Тикай бесстыже, с каким-то зоологическим интересом разглядывал 30ю. Противоестественную картинность ее лица очеловечивала сумма двух деталей: белевшего под носом шрама от сшитой заячьей губы и нависших над ним очков с линзами такими толстыми, что каждый глаз ее размером походил на спелую сливу. Уродующие сами по себе, эти слабые звенья, помещенные в безупречную до тошноты лицевую цепочку, не объедали ее красу, а сдабривали изюмом того особого сорта, какой бывает только у изъянов.
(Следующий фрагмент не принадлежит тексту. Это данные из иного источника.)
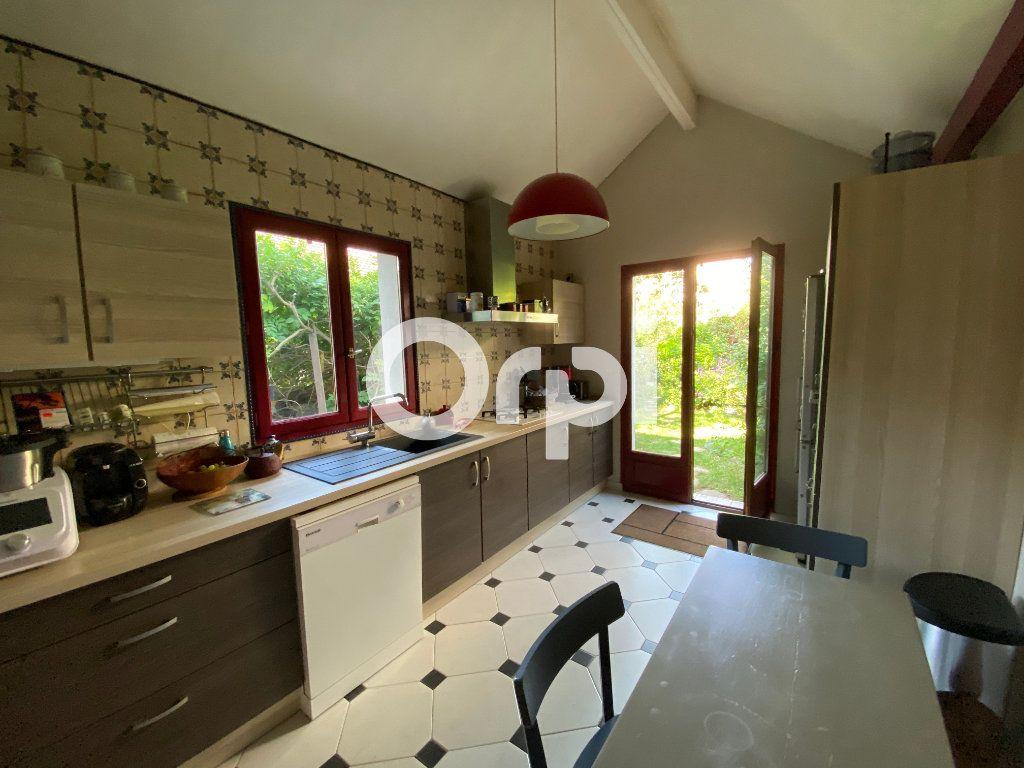 Maison à vendre 6 120m2 à Mantes-la-Jolie vignette-3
– Ты прямо натурщица, – без иронии заметил Тикай.

– Я кассир, – отозвалась смущенно 30я, словно бы отвлекшись от выступления Большого, и тут же отвернулась.

– А я проктолог, – вздохнул Тикай с этакой поддельной скромностью, – врачую вот, люблюсь шатко-валко кое с кем, да только не я, а другой человек, и не любится он, а женат, и жена его щасная, считай, вдова, потому что не существует ее мужа как такового, – тут он даже гоготнул, обрадованный собственной последовательностью. – Да и ты замужем уже, я слышал.

– Где это ты такое слышал? Враки все, – чуть не сердито отвечала 30я.

– Вот как, – сказал Тикай и плотоядно улыбнулся.

30я часто заморгала, натужено улыбнулась, неопределенно пожала плечами и снова отвернулась, так в три с половиной шага (согнутый уголок рта за полноценную улыбку не засчитывается) сбив с Тикая спесь, но не всю, а ту ее долю, что и сама бы упала от малейшего дуновения мысли в черепной коробке Тикая, в которой, увы, стоял совершенный штиль, и он, конечно, осечку не признал и пенял на собеседницу, ждал, когда до нее дойдет, хотя что-то в 30ином голосе все же сбивало его с толку. «Небось надумала себе, что с натурщицей – это я паясничаю, либо переводит стрелки и потому дерзит, чисто я дурак и не понял, чейная была та любовная записочка», – рассудил Тикай и решил напирать до последнего. Одного только он не учел, что с приписанным ему диагнозом любое его умозаключение рисковало оказаться полнейшей околесицей, хотя умозаключал Тикай непрестанно, и уж в чем в чем, а в этом нехитром деле он себе никогда не отказывал.